On June 11, a group of local pro-regime fighters were ambushed by ISIS while driving through Ain Ali, a suburb just outside the city of Mayadeen. Their vehicle was hit by an IED, after which they were attacked with small arms. Five men were killed, and one was reportedly captured by the attackers. On the same day, a mine or IED killed a soldier somewhere around the town of Boukamal.

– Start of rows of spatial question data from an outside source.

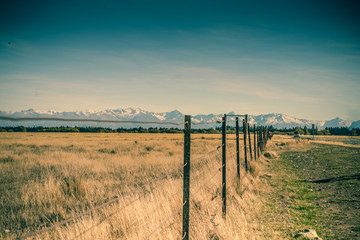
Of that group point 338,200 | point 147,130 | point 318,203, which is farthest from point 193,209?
point 147,130

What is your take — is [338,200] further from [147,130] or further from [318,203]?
[147,130]

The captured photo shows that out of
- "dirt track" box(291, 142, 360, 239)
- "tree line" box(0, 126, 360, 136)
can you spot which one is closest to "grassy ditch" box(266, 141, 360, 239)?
"dirt track" box(291, 142, 360, 239)

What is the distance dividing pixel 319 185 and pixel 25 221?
30.2ft

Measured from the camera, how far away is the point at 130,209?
14.5 feet

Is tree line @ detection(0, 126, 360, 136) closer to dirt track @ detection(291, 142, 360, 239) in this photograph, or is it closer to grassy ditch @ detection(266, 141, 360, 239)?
grassy ditch @ detection(266, 141, 360, 239)

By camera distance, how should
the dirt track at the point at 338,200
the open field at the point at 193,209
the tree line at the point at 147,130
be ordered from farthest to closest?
the dirt track at the point at 338,200 < the open field at the point at 193,209 < the tree line at the point at 147,130

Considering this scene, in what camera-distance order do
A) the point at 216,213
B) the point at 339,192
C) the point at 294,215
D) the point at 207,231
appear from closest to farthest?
the point at 207,231 < the point at 216,213 < the point at 294,215 < the point at 339,192

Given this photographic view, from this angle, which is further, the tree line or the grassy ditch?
the grassy ditch

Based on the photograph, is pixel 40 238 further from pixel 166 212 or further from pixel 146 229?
pixel 166 212

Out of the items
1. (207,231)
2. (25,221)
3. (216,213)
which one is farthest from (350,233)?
(25,221)

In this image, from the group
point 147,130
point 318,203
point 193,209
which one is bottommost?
point 147,130

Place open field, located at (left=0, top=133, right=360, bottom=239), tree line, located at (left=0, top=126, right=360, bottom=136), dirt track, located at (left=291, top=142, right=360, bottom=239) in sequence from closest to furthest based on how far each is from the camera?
tree line, located at (left=0, top=126, right=360, bottom=136)
open field, located at (left=0, top=133, right=360, bottom=239)
dirt track, located at (left=291, top=142, right=360, bottom=239)

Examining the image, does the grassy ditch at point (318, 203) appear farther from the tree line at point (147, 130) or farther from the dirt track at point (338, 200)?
the tree line at point (147, 130)

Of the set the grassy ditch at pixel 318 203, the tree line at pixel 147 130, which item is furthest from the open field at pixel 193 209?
the tree line at pixel 147 130
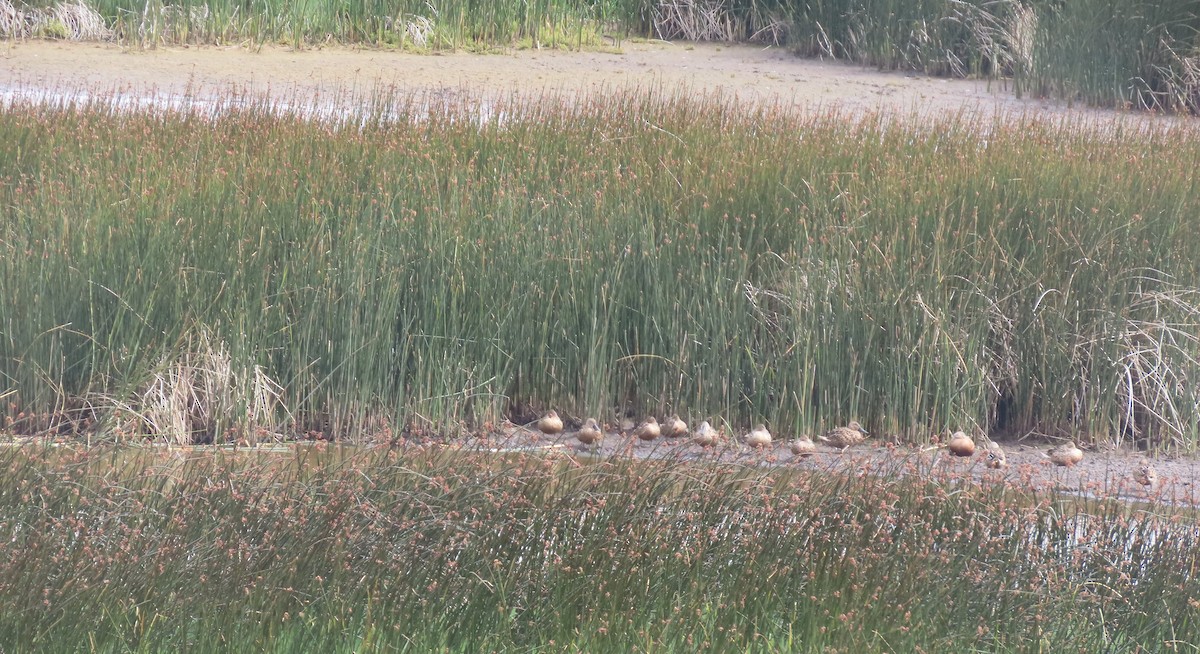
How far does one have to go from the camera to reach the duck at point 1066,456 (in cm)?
518

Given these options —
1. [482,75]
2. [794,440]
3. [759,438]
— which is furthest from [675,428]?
[482,75]

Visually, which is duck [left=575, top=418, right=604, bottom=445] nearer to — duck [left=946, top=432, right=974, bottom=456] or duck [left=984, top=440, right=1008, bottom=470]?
duck [left=946, top=432, right=974, bottom=456]

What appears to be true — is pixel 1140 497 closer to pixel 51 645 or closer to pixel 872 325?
pixel 872 325

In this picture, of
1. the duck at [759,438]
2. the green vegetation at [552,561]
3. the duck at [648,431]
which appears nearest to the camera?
the green vegetation at [552,561]

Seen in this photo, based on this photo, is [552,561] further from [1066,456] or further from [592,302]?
[1066,456]

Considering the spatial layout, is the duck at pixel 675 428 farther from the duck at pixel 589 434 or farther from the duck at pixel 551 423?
the duck at pixel 551 423

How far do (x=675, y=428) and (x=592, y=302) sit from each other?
2.17 feet

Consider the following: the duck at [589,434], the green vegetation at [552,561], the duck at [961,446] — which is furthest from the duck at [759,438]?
the green vegetation at [552,561]

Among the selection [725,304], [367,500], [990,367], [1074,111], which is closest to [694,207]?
[725,304]

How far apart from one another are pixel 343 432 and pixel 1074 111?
349 inches

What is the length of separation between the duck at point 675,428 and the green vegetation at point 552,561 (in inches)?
56.8

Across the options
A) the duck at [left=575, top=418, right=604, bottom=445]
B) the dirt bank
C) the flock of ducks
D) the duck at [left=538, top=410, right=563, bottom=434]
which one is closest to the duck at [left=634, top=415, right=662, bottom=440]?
the flock of ducks

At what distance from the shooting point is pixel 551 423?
539 cm

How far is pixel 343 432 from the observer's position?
5.29 metres
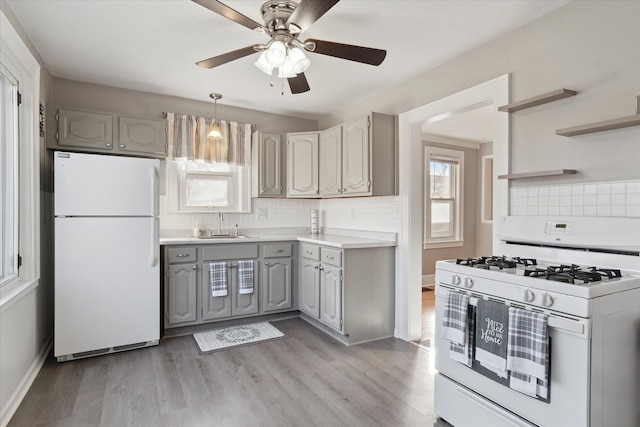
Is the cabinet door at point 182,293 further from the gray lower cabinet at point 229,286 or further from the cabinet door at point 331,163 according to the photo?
the cabinet door at point 331,163

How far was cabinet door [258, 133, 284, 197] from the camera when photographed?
4.14 metres

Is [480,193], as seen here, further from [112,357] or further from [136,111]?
[112,357]

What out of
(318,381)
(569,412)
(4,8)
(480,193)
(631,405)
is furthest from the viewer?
(480,193)

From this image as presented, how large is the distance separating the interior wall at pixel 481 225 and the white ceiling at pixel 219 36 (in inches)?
127

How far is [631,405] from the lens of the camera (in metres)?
1.58

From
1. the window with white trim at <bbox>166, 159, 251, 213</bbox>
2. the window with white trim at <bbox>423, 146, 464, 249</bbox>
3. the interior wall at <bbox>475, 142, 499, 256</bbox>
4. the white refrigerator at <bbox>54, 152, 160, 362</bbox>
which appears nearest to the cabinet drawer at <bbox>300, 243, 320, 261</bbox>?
the window with white trim at <bbox>166, 159, 251, 213</bbox>

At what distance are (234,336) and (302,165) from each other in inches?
78.6

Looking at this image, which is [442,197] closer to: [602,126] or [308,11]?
[602,126]

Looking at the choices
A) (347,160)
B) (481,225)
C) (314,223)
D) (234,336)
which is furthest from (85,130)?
(481,225)

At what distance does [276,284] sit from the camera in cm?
385

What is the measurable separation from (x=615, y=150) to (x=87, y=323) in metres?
3.77

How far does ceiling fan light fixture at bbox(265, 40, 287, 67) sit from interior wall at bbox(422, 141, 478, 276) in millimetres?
4305

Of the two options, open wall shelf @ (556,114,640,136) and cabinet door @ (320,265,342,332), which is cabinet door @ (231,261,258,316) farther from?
open wall shelf @ (556,114,640,136)

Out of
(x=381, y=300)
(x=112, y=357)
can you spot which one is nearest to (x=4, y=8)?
(x=112, y=357)
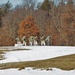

On June 19, a convoy of the Iranian-backed Local Defense Forces (LDF) was hit by an IED while traveling through the town of Bogeleyah, just north of Deir Ez Zor city. The convoy included locals returning from training in LDF camps across Syria. The attack left five dead and seven wounded. It came just a few days after another IED was dismantled in the neighboring town of Shamitiyah. |
Map of locatable ISIS attacks in Dier Ez Zor (highlighted) in June 2023 alongside all other attacks in 2023. |
Homs
April witnessed the end of the month-long regime offensive to secure al-Kawm, the strategic village in northeast Homs, but ISIS activity has continued in this region. In May, there were at least four ISIS attacks in the Sukhnah-Taybeh region, just south of Kawm, and at least two of June’s three recorded attacks also occurred in this area.
On June 6, two Liwa al-Quds fighters were reported missing while either patrolling or being stationed in the Easter Qasr Hariri area, which is east of Taybeh on the southern edge of the eastern Kawm mountains reportedly controlled by ISIS. The same day, four civilians harvesting wheat around Sukhnah were attacked by a group of militants. All four men were killed, and their harvester was destroyed.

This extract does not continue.